## What is asked
Copy the material from the line containing "From this visible scene, which entry among" through the end, swapping "closest" for "nearest" and leaving everything else unchanged.

## Data entries

★ ★ ★ ★

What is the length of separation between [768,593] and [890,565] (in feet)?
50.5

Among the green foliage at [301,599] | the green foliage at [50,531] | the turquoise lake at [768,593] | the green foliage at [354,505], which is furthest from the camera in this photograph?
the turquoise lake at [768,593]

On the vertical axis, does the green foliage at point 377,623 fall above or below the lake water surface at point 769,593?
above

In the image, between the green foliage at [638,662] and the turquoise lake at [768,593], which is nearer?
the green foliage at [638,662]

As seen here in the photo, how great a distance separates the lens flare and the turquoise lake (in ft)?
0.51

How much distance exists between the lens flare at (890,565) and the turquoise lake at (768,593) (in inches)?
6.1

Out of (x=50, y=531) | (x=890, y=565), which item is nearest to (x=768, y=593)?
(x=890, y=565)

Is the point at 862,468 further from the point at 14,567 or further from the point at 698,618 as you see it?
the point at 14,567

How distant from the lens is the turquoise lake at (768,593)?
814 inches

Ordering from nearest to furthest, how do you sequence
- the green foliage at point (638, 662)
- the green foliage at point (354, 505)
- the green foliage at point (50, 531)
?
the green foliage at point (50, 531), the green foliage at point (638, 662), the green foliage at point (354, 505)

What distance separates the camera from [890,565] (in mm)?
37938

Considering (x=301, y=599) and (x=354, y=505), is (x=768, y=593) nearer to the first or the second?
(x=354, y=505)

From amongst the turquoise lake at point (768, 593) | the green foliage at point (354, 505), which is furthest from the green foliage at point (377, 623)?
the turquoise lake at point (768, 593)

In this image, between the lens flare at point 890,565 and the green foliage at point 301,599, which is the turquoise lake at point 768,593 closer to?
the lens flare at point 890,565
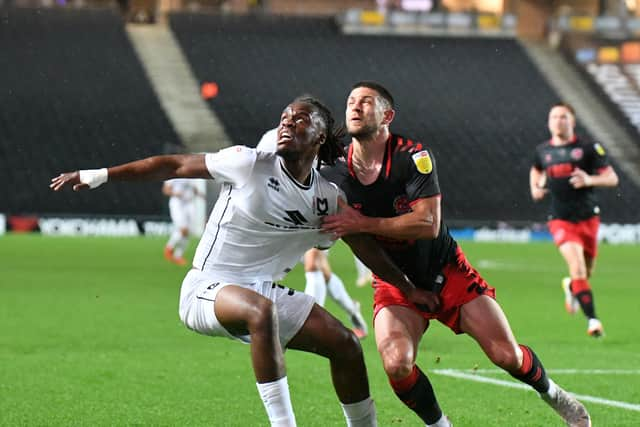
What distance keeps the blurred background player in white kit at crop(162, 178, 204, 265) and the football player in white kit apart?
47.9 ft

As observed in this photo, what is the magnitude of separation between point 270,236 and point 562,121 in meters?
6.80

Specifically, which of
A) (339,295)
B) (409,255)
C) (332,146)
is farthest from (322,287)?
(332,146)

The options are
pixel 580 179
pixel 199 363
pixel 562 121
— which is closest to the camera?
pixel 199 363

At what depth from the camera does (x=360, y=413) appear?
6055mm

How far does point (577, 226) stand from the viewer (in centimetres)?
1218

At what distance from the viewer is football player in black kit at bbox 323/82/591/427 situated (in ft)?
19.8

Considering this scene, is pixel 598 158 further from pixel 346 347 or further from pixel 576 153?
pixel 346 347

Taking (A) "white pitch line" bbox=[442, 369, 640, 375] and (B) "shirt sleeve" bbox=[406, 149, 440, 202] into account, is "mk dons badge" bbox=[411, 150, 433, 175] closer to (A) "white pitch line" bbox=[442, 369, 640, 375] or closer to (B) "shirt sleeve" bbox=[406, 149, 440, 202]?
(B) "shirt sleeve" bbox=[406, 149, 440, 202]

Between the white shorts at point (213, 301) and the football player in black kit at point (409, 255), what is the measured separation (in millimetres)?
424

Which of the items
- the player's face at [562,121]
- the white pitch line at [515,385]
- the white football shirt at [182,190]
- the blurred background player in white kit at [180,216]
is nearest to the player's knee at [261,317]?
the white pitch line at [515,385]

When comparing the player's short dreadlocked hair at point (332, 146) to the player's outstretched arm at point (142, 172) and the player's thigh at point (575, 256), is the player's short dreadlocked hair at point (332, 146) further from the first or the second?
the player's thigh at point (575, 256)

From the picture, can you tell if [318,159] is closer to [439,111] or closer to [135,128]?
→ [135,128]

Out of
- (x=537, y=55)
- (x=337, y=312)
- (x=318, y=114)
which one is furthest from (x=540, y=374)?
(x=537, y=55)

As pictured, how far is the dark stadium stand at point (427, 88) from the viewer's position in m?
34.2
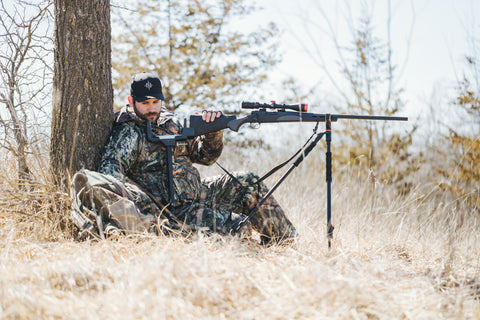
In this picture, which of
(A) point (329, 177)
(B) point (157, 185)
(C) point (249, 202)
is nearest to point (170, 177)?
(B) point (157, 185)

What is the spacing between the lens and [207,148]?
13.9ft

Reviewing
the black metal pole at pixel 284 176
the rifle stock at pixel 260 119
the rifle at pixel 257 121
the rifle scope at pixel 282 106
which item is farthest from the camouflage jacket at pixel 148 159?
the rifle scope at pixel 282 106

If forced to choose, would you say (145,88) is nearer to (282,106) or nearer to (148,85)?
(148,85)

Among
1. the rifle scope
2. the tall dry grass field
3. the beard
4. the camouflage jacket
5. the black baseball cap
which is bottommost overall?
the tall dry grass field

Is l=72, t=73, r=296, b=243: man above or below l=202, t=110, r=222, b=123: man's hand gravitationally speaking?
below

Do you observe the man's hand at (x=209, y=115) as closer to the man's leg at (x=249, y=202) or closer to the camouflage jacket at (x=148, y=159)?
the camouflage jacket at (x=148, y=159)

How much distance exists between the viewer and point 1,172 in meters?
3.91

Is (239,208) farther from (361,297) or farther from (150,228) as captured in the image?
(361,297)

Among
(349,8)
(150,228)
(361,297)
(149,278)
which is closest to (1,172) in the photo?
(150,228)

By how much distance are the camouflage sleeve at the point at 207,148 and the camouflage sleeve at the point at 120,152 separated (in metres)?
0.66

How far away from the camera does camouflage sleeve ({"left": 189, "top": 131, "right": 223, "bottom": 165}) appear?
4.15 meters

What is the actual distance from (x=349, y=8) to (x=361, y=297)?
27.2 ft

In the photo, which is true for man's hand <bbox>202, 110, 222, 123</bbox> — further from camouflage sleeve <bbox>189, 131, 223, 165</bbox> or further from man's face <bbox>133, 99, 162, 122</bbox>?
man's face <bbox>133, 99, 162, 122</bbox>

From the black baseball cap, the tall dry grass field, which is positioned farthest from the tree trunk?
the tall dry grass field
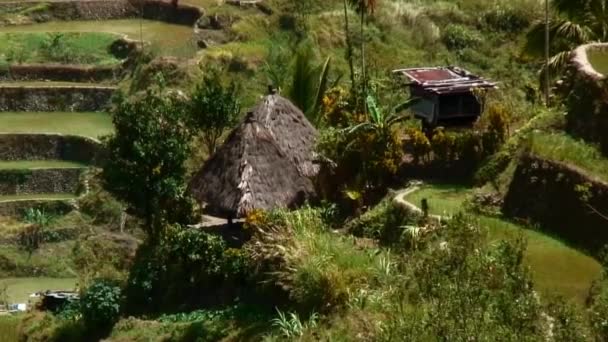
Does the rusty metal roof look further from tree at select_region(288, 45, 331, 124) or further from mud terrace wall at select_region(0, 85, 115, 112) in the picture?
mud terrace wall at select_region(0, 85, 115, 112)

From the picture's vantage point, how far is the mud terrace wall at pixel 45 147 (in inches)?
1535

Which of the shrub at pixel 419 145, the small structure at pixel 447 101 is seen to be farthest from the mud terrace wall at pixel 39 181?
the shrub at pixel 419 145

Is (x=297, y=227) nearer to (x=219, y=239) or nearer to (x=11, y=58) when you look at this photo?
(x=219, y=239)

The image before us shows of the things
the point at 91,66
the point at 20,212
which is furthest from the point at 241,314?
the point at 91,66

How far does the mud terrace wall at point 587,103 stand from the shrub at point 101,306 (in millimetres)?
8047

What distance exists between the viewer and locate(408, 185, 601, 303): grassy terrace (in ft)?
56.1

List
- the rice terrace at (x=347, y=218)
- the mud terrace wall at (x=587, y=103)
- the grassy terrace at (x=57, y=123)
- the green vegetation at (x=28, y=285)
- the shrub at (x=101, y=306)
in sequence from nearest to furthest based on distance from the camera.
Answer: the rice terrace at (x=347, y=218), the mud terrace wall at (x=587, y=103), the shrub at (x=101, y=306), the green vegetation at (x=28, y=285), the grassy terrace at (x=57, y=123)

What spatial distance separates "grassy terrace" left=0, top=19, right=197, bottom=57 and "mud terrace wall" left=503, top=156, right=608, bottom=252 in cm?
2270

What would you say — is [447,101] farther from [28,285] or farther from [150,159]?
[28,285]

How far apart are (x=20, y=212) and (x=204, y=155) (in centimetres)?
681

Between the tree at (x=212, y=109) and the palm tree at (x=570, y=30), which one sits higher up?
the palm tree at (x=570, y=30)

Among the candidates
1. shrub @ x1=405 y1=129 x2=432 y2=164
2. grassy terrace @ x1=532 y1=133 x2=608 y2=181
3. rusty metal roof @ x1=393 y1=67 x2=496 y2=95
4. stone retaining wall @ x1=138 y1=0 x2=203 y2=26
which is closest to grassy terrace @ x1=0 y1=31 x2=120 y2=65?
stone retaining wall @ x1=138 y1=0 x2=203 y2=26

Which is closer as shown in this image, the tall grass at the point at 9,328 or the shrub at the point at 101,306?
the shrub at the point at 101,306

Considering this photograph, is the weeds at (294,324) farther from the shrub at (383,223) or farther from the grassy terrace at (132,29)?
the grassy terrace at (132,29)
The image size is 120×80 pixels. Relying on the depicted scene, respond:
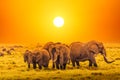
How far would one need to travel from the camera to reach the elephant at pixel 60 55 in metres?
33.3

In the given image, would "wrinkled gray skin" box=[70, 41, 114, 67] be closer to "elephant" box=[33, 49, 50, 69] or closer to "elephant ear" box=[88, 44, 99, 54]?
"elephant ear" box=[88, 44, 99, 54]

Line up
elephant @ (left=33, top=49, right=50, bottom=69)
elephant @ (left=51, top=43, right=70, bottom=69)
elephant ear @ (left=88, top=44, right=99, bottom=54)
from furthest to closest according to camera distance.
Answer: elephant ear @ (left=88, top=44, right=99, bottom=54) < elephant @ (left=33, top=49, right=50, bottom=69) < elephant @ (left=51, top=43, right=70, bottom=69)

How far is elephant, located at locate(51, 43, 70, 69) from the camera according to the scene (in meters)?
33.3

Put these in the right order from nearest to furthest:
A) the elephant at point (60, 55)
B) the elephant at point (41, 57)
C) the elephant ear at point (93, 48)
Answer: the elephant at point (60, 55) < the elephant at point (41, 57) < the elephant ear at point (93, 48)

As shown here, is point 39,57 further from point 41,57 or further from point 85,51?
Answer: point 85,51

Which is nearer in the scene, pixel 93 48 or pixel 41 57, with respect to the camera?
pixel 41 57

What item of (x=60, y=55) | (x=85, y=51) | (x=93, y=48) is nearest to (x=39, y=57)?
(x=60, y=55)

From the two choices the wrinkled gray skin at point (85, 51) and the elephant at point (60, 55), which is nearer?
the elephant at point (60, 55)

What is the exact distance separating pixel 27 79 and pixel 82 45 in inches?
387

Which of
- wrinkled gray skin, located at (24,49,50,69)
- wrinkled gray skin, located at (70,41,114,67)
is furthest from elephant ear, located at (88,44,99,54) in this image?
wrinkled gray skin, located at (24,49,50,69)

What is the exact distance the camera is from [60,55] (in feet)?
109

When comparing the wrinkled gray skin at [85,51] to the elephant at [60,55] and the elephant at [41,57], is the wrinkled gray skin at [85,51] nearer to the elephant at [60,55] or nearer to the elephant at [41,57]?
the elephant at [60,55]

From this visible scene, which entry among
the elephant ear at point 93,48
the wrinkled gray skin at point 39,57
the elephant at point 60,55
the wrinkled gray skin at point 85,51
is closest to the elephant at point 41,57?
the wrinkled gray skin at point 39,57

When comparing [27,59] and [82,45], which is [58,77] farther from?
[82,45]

★ ★ ★ ★

## Task output
From this visible scene, which entry among
the elephant ear at point 93,48
the wrinkled gray skin at point 39,57
the elephant at point 60,55
the wrinkled gray skin at point 85,51
is nearest to the elephant at point 41,57?
the wrinkled gray skin at point 39,57

When comparing [27,59] and [82,45], which is [58,77] farther from?
[82,45]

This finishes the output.